TASK DIRECTIONS - Copy the records from the line with "Is point 46,230" through the end of the records, both ends included, with the requests kept as they are. Shift every coordinate in the answers by adding 52 to each number.

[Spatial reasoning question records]

┌──

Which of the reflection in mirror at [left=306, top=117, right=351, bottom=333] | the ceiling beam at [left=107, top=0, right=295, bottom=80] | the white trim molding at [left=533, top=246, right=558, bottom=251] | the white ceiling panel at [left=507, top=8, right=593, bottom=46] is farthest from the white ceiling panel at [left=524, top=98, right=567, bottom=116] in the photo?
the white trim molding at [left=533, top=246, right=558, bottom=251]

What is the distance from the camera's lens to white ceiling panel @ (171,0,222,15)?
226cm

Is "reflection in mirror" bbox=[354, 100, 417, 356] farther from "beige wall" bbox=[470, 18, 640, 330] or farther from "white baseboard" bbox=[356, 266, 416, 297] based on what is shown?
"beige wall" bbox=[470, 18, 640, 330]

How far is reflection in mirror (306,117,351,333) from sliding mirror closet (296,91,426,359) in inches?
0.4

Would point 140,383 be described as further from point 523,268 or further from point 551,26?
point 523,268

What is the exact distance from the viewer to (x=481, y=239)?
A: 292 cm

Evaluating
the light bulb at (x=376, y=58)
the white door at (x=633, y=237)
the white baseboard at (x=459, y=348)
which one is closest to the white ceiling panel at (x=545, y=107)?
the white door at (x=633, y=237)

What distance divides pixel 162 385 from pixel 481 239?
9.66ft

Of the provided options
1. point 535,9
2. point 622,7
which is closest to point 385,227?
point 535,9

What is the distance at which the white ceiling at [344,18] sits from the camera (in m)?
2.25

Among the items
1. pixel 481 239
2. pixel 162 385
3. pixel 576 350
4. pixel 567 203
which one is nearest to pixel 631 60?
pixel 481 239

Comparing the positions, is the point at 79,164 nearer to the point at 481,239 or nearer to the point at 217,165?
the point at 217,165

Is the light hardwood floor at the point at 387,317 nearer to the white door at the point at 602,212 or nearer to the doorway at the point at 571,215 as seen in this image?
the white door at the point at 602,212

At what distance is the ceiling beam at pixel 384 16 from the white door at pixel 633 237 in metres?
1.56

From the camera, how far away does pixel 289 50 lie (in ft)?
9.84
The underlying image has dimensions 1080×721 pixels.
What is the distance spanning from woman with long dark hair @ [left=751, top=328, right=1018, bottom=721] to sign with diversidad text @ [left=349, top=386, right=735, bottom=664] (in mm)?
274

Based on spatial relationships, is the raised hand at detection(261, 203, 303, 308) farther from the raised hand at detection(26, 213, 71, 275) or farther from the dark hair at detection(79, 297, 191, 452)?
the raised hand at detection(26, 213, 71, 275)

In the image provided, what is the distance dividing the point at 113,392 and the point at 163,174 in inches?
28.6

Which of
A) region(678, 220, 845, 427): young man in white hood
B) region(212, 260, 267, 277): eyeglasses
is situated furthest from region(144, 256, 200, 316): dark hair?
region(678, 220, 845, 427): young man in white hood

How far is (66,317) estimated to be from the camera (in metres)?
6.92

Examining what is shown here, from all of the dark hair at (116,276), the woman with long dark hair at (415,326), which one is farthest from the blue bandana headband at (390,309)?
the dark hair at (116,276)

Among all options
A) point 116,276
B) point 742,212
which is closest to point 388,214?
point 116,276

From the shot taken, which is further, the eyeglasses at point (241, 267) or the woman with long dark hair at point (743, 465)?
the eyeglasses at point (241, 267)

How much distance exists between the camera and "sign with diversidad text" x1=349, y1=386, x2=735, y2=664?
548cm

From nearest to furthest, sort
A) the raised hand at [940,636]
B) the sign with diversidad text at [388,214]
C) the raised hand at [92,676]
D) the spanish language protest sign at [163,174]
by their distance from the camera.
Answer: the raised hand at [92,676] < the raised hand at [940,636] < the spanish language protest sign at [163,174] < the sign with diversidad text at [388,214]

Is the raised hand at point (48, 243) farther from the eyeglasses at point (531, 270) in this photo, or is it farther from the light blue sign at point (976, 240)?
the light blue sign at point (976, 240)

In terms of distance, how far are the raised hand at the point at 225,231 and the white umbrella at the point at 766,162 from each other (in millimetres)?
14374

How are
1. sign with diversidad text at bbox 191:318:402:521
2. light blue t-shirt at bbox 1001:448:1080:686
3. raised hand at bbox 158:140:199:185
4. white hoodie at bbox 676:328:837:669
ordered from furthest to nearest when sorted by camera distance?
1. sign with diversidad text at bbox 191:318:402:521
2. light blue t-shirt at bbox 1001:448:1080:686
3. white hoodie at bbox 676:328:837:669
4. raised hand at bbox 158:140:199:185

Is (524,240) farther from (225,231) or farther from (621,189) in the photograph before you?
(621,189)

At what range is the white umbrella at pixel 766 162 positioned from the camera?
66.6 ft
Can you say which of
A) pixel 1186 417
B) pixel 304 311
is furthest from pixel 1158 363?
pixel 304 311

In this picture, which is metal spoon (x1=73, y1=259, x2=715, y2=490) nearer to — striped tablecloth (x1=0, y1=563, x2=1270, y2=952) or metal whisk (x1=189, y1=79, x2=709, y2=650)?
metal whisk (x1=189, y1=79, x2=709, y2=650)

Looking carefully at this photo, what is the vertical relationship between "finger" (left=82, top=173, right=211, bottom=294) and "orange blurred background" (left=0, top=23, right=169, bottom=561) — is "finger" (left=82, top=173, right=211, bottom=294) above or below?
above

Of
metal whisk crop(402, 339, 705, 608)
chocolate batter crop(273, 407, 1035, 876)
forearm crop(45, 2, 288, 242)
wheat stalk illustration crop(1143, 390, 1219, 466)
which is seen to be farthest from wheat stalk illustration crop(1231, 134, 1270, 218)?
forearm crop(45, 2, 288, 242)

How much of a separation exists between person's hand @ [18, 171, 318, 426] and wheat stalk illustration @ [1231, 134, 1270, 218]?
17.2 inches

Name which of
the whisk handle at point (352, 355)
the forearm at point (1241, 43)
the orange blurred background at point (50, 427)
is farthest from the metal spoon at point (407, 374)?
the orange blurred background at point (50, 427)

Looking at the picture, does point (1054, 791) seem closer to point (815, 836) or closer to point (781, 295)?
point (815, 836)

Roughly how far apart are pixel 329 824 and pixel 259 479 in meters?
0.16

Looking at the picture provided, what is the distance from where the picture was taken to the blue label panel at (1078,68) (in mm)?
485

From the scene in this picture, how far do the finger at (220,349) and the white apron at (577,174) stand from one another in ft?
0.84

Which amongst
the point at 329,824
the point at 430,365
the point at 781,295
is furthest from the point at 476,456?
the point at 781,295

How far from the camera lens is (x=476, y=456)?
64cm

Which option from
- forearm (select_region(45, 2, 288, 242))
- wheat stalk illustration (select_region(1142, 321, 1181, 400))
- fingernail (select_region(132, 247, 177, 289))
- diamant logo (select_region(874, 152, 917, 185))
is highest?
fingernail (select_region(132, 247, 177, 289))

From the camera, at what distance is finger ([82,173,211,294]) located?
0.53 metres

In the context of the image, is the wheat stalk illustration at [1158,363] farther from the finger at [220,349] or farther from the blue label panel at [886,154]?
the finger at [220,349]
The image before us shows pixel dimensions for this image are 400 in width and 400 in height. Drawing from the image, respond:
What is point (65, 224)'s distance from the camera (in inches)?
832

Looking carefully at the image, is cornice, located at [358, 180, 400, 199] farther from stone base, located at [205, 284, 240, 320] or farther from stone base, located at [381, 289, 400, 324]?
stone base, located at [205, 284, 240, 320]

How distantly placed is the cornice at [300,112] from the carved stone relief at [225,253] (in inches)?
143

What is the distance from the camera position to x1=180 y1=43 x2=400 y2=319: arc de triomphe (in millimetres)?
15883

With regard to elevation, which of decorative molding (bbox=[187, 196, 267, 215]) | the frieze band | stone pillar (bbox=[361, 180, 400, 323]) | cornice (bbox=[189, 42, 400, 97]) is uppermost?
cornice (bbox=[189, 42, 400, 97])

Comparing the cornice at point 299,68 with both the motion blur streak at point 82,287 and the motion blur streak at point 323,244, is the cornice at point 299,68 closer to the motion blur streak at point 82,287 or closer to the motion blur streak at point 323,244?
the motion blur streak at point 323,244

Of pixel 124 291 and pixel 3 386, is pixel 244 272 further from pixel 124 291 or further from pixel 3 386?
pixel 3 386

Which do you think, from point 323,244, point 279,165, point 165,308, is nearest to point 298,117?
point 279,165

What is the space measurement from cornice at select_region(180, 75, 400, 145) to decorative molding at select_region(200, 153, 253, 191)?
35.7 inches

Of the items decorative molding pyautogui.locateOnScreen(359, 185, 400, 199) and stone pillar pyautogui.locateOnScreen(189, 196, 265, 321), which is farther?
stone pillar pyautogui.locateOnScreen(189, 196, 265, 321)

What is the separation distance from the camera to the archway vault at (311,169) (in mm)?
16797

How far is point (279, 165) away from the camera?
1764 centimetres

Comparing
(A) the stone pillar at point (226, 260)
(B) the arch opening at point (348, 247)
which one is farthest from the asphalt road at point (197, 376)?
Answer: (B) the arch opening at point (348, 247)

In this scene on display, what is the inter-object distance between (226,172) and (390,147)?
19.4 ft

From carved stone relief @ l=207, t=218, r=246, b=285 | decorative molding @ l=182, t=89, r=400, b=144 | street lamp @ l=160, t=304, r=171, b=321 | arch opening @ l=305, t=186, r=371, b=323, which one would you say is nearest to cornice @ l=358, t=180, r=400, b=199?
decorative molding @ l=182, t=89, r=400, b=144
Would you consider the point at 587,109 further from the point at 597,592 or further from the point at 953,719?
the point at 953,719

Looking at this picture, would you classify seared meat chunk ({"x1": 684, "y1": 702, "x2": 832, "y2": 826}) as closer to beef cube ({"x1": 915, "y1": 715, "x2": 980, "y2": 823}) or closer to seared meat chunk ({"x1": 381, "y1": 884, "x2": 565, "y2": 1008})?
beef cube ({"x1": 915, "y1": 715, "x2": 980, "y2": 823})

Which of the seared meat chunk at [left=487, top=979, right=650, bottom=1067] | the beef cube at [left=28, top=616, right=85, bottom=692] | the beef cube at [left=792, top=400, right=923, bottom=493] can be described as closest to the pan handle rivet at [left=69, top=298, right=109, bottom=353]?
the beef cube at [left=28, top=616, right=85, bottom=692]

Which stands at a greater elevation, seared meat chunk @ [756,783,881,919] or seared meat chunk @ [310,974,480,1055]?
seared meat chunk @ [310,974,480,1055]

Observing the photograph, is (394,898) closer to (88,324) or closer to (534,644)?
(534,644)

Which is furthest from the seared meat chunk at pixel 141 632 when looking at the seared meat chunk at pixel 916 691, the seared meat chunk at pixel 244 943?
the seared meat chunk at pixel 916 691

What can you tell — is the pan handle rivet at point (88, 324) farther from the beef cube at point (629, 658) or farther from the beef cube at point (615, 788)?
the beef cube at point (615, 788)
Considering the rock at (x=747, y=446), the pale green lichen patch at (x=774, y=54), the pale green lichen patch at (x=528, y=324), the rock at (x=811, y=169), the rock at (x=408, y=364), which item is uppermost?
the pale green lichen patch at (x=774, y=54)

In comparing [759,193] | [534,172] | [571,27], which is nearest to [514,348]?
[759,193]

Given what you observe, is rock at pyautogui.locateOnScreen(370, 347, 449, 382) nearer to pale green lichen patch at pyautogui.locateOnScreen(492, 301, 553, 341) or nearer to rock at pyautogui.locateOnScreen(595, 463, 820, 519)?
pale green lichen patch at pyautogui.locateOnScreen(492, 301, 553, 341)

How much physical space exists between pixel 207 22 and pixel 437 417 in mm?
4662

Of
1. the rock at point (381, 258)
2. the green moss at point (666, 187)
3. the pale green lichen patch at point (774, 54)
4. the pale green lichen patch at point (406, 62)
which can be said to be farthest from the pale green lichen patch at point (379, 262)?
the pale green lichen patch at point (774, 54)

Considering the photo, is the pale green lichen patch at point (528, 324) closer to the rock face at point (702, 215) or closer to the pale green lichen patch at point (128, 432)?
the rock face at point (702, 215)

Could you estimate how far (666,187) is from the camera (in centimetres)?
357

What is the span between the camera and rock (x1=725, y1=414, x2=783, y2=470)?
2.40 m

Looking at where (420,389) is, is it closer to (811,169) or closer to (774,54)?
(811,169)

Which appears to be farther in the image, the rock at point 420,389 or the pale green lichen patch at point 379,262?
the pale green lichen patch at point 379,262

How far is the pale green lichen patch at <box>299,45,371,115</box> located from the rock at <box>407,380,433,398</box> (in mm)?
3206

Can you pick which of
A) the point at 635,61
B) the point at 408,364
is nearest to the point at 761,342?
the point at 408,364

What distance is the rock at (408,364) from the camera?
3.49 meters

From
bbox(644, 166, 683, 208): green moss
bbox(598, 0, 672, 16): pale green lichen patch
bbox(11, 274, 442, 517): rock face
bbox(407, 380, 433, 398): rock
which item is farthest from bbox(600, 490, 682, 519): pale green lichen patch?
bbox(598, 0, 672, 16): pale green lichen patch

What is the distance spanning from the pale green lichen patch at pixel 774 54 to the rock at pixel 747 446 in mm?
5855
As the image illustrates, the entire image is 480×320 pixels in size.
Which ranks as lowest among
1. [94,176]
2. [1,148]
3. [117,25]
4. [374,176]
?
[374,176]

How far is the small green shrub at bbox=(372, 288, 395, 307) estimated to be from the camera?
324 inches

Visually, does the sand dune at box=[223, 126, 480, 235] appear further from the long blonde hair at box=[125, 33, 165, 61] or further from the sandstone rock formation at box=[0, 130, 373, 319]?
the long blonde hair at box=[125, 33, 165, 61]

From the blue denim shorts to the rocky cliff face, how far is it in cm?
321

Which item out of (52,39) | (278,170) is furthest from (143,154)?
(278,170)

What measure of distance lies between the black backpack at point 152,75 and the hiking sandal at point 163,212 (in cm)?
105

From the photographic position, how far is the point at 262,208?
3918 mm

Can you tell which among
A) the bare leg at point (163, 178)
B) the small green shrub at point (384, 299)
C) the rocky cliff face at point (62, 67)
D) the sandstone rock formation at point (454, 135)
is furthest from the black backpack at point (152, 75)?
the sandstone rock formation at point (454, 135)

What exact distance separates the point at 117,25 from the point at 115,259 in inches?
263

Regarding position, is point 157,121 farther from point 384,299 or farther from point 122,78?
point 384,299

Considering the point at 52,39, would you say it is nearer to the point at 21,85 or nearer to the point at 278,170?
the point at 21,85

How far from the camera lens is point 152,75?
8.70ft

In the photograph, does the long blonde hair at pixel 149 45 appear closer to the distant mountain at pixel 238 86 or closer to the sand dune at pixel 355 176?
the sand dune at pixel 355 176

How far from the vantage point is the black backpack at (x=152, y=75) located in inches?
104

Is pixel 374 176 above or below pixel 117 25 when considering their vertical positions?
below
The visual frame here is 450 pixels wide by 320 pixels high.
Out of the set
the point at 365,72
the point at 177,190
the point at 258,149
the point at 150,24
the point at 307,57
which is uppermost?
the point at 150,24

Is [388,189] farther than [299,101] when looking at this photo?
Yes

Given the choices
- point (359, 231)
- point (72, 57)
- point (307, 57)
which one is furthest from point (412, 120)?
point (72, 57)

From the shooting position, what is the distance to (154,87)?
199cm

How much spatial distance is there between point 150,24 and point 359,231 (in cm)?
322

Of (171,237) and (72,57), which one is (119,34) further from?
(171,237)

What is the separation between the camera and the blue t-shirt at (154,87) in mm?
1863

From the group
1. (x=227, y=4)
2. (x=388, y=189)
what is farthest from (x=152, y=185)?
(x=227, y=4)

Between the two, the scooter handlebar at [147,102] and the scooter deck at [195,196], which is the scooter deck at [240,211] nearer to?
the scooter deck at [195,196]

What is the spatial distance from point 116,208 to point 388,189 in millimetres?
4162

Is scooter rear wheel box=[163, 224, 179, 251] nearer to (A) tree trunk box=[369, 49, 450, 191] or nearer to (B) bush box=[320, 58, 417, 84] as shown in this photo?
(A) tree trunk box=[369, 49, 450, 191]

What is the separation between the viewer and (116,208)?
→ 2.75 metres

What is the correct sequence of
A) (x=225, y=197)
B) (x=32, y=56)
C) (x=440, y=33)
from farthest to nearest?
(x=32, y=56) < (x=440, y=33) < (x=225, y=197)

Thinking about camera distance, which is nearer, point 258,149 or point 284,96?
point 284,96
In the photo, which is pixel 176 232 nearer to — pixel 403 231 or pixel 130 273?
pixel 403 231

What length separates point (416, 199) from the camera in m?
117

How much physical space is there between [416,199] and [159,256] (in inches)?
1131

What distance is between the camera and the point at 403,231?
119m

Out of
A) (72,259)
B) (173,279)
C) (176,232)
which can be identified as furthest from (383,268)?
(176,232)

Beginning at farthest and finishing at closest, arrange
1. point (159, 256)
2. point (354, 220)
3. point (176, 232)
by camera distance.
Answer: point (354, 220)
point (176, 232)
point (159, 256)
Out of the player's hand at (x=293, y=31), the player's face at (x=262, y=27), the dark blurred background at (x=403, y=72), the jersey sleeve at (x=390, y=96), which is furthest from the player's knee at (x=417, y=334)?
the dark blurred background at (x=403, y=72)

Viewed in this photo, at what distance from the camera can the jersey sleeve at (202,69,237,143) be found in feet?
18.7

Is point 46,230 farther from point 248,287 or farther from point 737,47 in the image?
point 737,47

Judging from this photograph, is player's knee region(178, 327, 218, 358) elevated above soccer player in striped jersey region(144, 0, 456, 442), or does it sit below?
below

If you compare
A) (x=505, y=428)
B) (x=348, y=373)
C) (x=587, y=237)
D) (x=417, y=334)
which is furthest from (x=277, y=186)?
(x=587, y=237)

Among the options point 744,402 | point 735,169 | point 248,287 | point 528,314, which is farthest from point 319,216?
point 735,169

└──

FINISHED TASK -
Is point 46,230 farther from point 248,287 or farther from point 737,47 in the image?
point 789,99

Judging from this photograph, is player's knee region(178, 327, 218, 358) elevated above soccer player in striped jersey region(144, 0, 456, 442), or does it sit below?
below

If you compare
A) (x=505, y=428)
B) (x=348, y=373)
C) (x=587, y=237)
D) (x=417, y=334)
which is furthest from (x=277, y=186)?
(x=639, y=289)

Among the options point 744,402 | point 735,169 | point 248,287 | point 528,314, which is farthest from point 319,216?
point 787,221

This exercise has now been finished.